Another potential advantage for Gulf banks is that the DMCC is close
to home; this allows same-day settlement and means legal recourse
to assets can be secured, said Kazim Ali, head of corporate banking
at Dubai-based Noor Islamic Bank.
"It's a very positive development - from an interbank perspective it
allows banks to make regional transactions, which makes it more
efficient."
Ali said his bank planned to extend its use of the DMCC platform
from interbank deals to include transactions with individual clients.
"What we plan to do is customer murabahas in this platform. Besides
interbank and direct customer transactions, the bank will also
consider commodity financing. This has great value for the industry."
ALTERNATIVES
At the same time, some banks are exploring alternatives to
commodity murabaha. Islamic contracts such as wakala (agency)
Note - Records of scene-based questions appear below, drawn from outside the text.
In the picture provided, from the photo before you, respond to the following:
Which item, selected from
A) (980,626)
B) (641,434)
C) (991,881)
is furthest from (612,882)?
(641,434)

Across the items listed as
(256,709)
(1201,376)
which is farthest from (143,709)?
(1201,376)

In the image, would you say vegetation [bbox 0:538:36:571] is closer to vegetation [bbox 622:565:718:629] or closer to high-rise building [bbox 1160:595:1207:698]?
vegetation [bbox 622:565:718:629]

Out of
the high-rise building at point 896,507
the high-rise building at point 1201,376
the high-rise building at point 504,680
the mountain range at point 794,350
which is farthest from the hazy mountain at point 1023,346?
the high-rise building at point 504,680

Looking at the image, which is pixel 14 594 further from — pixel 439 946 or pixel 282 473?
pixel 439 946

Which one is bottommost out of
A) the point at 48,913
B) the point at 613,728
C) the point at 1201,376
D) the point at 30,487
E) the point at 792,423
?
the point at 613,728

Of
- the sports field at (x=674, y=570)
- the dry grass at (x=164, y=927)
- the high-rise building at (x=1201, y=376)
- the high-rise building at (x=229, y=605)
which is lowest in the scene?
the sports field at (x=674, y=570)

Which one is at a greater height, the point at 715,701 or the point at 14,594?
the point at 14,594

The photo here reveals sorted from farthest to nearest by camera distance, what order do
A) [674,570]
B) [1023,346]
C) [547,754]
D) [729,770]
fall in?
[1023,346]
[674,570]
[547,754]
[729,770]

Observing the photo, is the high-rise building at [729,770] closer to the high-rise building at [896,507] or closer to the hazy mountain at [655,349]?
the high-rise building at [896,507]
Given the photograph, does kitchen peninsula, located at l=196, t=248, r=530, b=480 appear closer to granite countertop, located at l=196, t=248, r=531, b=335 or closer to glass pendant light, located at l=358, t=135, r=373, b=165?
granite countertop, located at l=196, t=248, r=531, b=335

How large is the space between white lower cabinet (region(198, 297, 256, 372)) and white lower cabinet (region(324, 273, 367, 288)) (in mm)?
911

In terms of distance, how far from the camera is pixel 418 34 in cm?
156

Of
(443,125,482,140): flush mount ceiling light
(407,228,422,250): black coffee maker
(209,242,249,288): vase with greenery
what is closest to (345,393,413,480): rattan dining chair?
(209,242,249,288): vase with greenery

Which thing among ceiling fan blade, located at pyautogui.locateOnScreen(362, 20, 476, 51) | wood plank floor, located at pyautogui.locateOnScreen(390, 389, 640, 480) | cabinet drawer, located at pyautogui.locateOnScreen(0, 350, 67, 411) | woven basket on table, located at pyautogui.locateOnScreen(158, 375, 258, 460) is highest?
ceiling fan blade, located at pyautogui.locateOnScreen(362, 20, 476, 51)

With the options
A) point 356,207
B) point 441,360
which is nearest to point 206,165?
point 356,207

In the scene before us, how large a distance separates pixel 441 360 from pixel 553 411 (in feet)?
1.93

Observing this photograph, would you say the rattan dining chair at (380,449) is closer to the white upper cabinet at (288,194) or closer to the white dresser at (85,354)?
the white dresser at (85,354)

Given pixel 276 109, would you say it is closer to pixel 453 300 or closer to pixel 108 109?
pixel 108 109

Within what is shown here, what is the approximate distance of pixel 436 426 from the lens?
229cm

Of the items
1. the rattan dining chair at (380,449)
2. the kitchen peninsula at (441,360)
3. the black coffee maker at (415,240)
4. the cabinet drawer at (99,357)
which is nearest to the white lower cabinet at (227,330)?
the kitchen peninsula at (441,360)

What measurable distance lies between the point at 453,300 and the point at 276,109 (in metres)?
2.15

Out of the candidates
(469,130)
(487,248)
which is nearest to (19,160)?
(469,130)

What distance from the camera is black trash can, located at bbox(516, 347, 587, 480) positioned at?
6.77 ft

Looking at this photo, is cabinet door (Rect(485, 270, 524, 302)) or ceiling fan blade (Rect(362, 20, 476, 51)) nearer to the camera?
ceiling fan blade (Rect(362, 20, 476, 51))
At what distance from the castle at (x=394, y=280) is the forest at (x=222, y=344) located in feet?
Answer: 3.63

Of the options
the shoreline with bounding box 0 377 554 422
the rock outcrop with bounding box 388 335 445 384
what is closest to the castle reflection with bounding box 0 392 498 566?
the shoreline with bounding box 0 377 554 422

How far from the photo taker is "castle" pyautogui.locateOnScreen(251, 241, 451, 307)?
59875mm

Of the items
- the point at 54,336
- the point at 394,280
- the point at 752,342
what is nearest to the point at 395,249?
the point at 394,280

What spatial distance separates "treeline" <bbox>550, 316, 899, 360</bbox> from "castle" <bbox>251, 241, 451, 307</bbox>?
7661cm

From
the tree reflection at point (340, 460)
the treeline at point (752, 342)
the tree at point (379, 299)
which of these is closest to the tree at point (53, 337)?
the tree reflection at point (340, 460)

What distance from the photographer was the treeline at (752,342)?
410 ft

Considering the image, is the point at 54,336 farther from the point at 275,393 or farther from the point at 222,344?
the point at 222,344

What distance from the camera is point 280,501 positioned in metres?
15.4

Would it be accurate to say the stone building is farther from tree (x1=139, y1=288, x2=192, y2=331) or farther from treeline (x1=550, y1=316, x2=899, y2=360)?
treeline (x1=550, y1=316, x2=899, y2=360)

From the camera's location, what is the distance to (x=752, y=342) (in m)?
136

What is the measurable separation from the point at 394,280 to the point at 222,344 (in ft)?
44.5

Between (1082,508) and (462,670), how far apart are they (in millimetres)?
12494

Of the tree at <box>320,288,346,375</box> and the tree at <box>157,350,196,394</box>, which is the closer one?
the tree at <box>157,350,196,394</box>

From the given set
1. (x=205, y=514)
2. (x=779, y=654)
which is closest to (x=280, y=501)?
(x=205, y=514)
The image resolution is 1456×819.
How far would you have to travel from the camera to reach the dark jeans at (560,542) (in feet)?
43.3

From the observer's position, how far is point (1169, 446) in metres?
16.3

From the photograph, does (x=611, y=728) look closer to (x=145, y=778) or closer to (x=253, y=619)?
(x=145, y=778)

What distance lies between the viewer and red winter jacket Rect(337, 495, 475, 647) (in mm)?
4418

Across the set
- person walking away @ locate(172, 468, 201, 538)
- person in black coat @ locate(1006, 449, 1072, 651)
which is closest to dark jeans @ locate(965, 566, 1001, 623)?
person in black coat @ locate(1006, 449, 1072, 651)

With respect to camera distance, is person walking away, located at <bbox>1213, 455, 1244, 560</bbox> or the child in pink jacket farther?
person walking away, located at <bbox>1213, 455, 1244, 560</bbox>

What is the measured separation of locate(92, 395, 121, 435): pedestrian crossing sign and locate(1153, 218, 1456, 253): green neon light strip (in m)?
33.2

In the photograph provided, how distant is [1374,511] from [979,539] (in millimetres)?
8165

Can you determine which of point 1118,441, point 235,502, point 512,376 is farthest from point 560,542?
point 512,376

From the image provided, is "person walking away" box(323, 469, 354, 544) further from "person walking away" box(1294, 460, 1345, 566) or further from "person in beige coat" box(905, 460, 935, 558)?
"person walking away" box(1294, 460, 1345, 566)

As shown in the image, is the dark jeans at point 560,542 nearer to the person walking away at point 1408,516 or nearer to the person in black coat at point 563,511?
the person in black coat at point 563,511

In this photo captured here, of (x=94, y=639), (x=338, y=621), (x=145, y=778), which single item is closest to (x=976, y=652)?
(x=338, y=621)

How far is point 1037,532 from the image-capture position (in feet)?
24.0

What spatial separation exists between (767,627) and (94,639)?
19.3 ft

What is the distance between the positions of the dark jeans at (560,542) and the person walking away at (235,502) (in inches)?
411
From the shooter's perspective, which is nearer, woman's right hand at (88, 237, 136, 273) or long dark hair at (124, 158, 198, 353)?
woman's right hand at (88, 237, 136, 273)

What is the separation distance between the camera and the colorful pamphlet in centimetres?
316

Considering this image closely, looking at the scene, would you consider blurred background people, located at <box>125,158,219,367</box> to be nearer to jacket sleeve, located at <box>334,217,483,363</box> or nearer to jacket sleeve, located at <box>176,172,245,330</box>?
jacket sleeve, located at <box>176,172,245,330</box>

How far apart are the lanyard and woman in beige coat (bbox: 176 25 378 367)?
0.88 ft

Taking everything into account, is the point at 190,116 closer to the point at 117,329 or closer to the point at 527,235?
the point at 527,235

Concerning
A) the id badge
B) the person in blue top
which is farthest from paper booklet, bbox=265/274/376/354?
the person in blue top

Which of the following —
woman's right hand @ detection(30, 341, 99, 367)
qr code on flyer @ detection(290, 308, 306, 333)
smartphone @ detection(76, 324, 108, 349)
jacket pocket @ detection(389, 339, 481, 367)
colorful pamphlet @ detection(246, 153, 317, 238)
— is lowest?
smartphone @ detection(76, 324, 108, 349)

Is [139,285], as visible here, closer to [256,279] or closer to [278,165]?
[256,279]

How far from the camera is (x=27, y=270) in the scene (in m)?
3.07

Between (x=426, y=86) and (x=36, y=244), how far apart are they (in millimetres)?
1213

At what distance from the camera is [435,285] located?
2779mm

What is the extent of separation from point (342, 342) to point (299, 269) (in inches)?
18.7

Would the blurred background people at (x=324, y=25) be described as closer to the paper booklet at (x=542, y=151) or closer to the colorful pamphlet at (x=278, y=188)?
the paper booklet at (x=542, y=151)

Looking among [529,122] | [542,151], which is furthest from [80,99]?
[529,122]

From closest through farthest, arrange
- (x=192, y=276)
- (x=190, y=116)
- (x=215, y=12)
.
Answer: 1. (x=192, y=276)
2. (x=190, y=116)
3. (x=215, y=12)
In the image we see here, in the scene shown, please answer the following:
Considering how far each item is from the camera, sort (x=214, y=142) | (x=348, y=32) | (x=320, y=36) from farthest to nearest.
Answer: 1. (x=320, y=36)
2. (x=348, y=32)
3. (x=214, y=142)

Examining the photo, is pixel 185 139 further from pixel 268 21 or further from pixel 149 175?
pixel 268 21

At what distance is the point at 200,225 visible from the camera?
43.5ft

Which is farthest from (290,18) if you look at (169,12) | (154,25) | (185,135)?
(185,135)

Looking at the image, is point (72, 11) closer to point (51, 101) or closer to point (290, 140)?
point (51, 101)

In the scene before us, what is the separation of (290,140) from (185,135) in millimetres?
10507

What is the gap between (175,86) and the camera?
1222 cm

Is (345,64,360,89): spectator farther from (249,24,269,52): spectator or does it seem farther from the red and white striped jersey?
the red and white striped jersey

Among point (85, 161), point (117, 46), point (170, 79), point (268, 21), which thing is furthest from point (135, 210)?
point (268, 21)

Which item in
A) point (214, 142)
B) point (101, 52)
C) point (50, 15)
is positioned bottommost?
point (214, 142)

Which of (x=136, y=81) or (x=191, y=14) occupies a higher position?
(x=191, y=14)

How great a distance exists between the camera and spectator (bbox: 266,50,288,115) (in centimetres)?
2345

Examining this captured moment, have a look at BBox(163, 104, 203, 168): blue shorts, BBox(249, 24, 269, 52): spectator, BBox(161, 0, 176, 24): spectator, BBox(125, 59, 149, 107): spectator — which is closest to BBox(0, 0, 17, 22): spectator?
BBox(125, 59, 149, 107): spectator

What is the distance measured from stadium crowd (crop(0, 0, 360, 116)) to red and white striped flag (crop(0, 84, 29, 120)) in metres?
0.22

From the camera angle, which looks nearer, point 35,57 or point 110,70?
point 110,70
agreements are gaining popularity, and appear to be garnering a
larger share of interbank markets, although official data are not
available.
Saif at Khaleeji estimates commodity murabaha volumes in the Gulf
vary daily between $8 billion and $11 billion, while wakala contracts
could be edging close to a third of that volume.
Wakala, where one party acts as an agent for another to manage a
pool of assets, will soon have a standardised agreement being
developed by the IIFM, Alvi said.
"Our unrestricted wakala documentation standard is under
finalisation, and it will be most likely published before Ramadan
(July), if not earlier."
The IIFM has also developed standards for Islamic hedging, and it is
developing a collateralisation standard for the use of tradeable sukuk
(Islamic bonds) in liquidity management, Alvi added.
Qatar took a step towards facilitating the use of sukuk for banks'
liquidity management this month when it launched a regular
programme of quarterly sukuk issuance.
Next in line could be Oman, which having banned commodity
murabaha is now considering other ways for its banks to park their
funds.
"Most probably it will be some type of tradeable sukuk, either ijara- or
equity-based" said Jamil Jaroudi, chief executive of Bank Nizwa,
Oman's first Islamic bank. Ijara is an Islamic leasing structure.
Bank Nizwa ultimately plans to use a mix of wakala and tradeable
sukuk to manage its funds, Jaroudi said, as well as murabaha deals
with regional Islamic banks conducted outside Oman.
Oman's first sukuk may take some time to become available,
however; central bank chief Hamood Sangour al-Zadjali said this
month that rial-denominated sukuk were likely to be issued towards
the end of 2013 or at the start of next year.